▸ Work task
The answer is the data repeated in full, with no pictures included.

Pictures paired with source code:
---*---

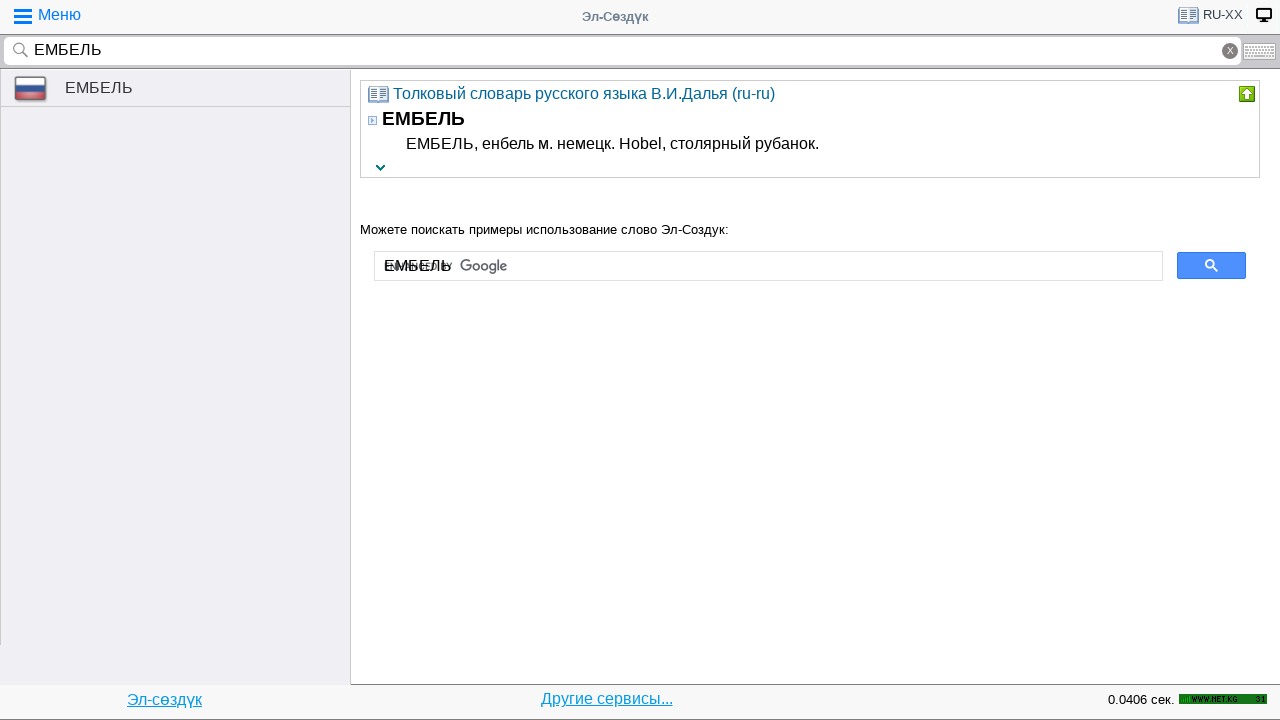

--- FILE ---
content_type: text/html; charset=utf-8
request_url: https://www.google.com/recaptcha/api2/aframe
body_size: 115
content:
<!DOCTYPE HTML><html><head><meta http-equiv="content-type" content="text/html; charset=UTF-8"></head><body><script nonce="6WZn0U01KXd9zpLKz_aYEw">/** Anti-fraud and anti-abuse applications only. See google.com/recaptcha */ try{var clients={'sodar':'https://pagead2.googlesyndication.com/pagead/sodar?'};window.addEventListener("message",function(a){try{if(a.source===window.parent){var b=JSON.parse(a.data);var c=clients[b['id']];if(c){var d=document.createElement('img');d.src=c+b['params']+'&rc='+(localStorage.getItem("rc::a")?sessionStorage.getItem("rc::b"):"");window.document.body.appendChild(d);sessionStorage.setItem("rc::e",parseInt(sessionStorage.getItem("rc::e")||0)+1);localStorage.setItem("rc::h",'1768724306070');}}}catch(b){}});window.parent.postMessage("_grecaptcha_ready", "*");}catch(b){}</script></body></html>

---*---

▸ Result of the exercise
--- FILE ---
content_type: text/html; charset=utf-8
request_url: https://www.google.com/recaptcha/api2/aframe
body_size: 115
content:
<!DOCTYPE HTML><html><head><meta http-equiv="content-type" content="text/html; charset=UTF-8"></head><body><script nonce="6WZn0U01KXd9zpLKz_aYEw">/** Anti-fraud and anti-abuse applications only. See google.com/recaptcha */ try{var clients={'sodar':'https://pagead2.googlesyndication.com/pagead/sodar?'};window.addEventListener("message",function(a){try{if(a.source===window.parent){var b=JSON.parse(a.data);var c=clients[b['id']];if(c){var d=document.createElement('img');d.src=c+b['params']+'&rc='+(localStorage.getItem("rc::a")?sessionStorage.getItem("rc::b"):"");window.document.body.appendChild(d);sessionStorage.setItem("rc::e",parseInt(sessionStorage.getItem("rc::e")||0)+1);localStorage.setItem("rc::h",'1768724306070');}}}catch(b){}});window.parent.postMessage("_grecaptcha_ready", "*");}catch(b){}</script></body></html>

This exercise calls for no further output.